Exercise task A: Rewrite the part of the set-definition thread starting at "Ok, give me" and ending at "to define this.", putting "logic" wherever "mathematics" appears.

Extract:
To begin this definition of a set I will describe the difference
between "necessary" and "sufficient" conditions:
Being a frog is a sufficient condition for being an amphibian, while a
set of legs, three-chambered heart, etc, are necessary conditions for
being an amphibian.
This a a maths newsgroup. "Neccesary" and "sufficient" are already well
defined terms, known I suspect by almost everybody here, and such
knowledge is not dependent upon the reader knowing the number of heart
chambers that salamanders and newts have (which I don't know).
[/quote]
If you had written any academic essays on the philosophy or foundations
of logic and mathematics, then you would know that you begin by stating
the commonly understood before moving on to related themes.
[quote]I will assume that you are using the normal mathematical definitions of
"neccessary" and "sufficient" and this stuff about frogs is completely
irrelevant to any mathematical argument you may wish to advance.
[/quote]
Don't be stupid Peter. It looks like you are saying that there is a
complete, irreconcilable, severance between common terms and
understandings, and mathematics. I don't think you will get far
academically, or publicly, holding that position.
[quote]A minimal definition of a set is that it is a totality of necessary
conditions or elements .
Ok, give me your definition (as a totality of necessary conditions or
elements) of the set {{}}.
[/quote]
A set has elements as necessary conditions, i.e. they are necessarily
"in" the set. Why? As mathematics has no contingent possibilities it
follows that for any mathematical set, its elements are necessarily in
the set.
[quote]
There is no possibility for the set "the set of unnecessary elements".
Whilst mathematics provides a standard definition of "neccessary", I
know of no mathematical definition of "unnecessary" (as opposed to "not
neccesary") let alone "unnecessary elements". You need to define this.
[/quote]
Unnecessary elements are contingent elements.
[quote]
A necessary condition is an element in a set,
Maybe you do have some completely different meaning for the word
"neccesary". In mathematics, the word "neccesary" in this sort of
context refers to statements that can have truth values, not elements of
sets.

Exercise task B: Repeat the records below word for word.

Input:

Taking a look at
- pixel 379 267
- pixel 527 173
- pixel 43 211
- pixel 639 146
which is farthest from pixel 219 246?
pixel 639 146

Response A:
Ok, give me your definition (as a totality of necessary conditions or
elements) of the set {{}}.
[/quote]
A set has elements as necessary conditions, i.e. they are necessarily
"in" the set. Why? As logic has no contingent possibilities it
follows that for any mathematical set, its elements are necessarily in
the set.
[quote]
There is no possibility for the set "the set of unnecessary elements".
Whilst logic provides a standard definition of "neccessary", I
know of no mathematical definition of "unnecessary" (as opposed to "not
neccesary") let alone "unnecessary elements". You need to define this.

Response B:
Taking a look at
- pixel 379 267
- pixel 527 173
- pixel 43 211
- pixel 639 146
which is farthest from pixel 219 246?
pixel 639 146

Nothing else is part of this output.